Re: Require spaces around binary ops

Postby hopscc » Sun Jul 07, 2013 2:18 am

Sorry for the delay in replying - been away
Both ?. and *. need to be put together to disambiguate at a syntactic level


yes but they also both dont need/shouldnt have spaces around them ( as with DOT) whereas the others (will) do.

Python's list comprehensions are most similar to Cobra's for-expression.

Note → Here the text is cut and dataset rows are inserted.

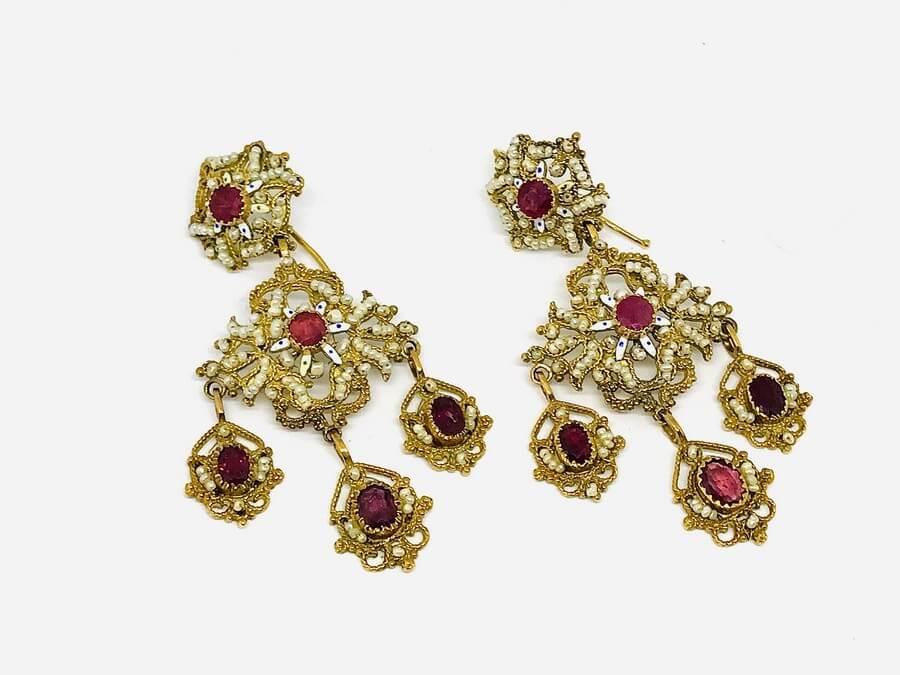 Orecchini lavorazione antica con rubini e perline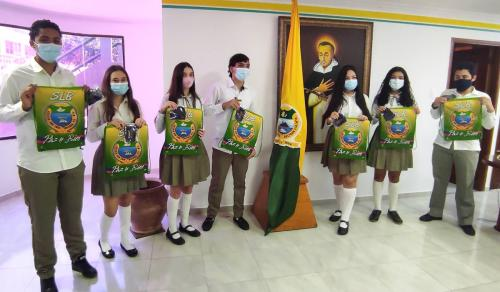 11 Estudiantes Colegio SLB
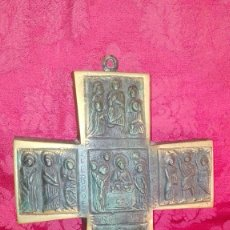Antigüedades: ANTIGUA GRAN CRUZ DE BRONCE PATINADO CON ESCENAS BÍBLICAS EN RELIEVE ICONOGRAFÍA BIZANTINA. Lote 165273750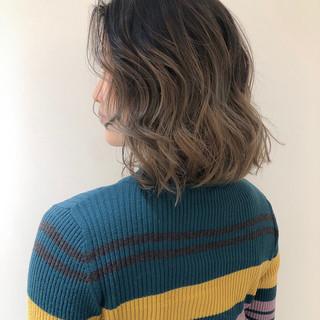外国人風カラー ミディアム 巻き髪 ストリート ヘアスタイルや髪型の写真・画像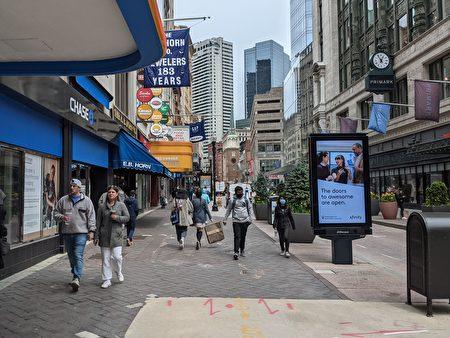 经济复苏 波士顿市中心行人增多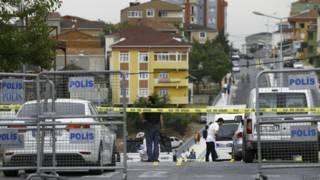 Delegacia em Istambul cercada após atentado a bomba (Reuters)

I don't think Python has anything like the spread operator

right but the point I was aiming at was that they are a shorthand for a more verbose form and it seems that for anything other than the most simple expression uses, the more verbose construct is the one suggested to be used for maximum clarity..

re needing space forcing for ?. and *.
OK I see what you mean now.
You can make weirdly unreadable coalescing/multiplying code without spaces
The point about reading better ( or actually being used) with wrapping spaces is the most germane one
(modified compiler to pickup '?.' as own token didnt throw any spurious errors from collisions indicating either no tests of nil coalesce
(not so) ;)
or canonical uses use wrapping spaces anyway)

re aggregator summing
Sorry - I read summing as slightly more general than just summing or multiplying by the item being referenced
(actually I read it as summing as in summing up by a constant value defaulting to 1 - a count
( probably just from looking at the += 0 expression ( thought it a typo for += 1).
So I obviously find it confusing

The step expression is the expression to assign to the aggregation variable at each step of the iteration so for your accumulator/multiplier
action then needs some placeholder for the item at each step/iteration
# generally
sum = <init-expr>
for item in items, sum = sum <op> <step-expression>
trace sum

#specifically
sum = 0
for item in items, sum = sum + item
trace sum

#becomes
trace 0: sum+itemValue: items* # spread last
# using 'sum' as placeholder for aggregator variable and
# 'itemValue' as placeholder for each single element of items ( 'item' in longer form above)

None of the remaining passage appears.